■ **Problem requirements**
When you reproduce the listing, keep every word as it is and drop the pictures.

■ **Stored data**

▶

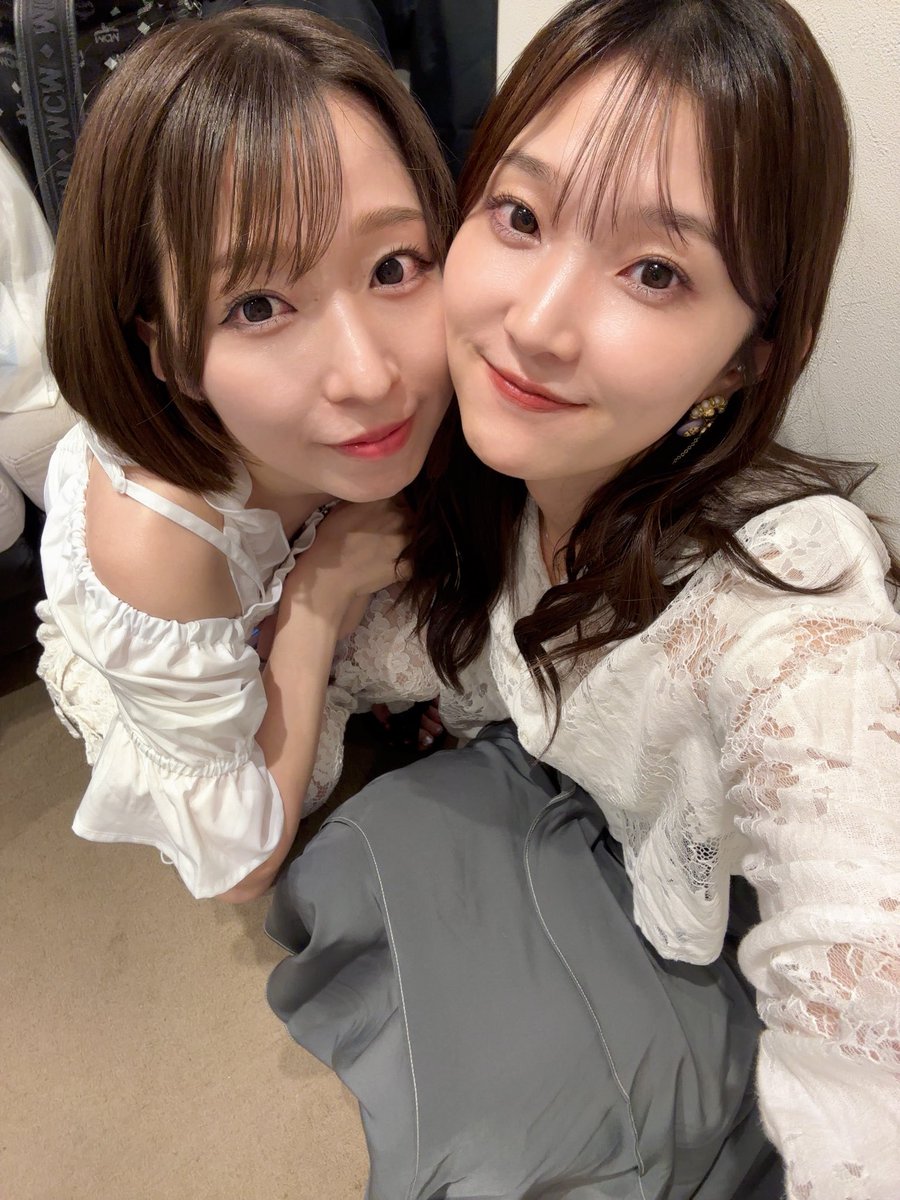 sayuki_katayama's tweet photo. 秋服がほしいー
10月に入ったから、そろそろ新作とかで可愛い秋服で溢れかえるかな？
お買い物行きたいな🛒´- https://t.co/f6EUMBRemL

◀

■ **Exercise solution**
 sayuki_katayama's tweet photo. 秋服がほしいー
10月に入ったから、そろそろ新作とかで可愛い秋服で溢れかえるかな？
お買い物行きたいな🛒´- https://t.co/f6EUMBRemL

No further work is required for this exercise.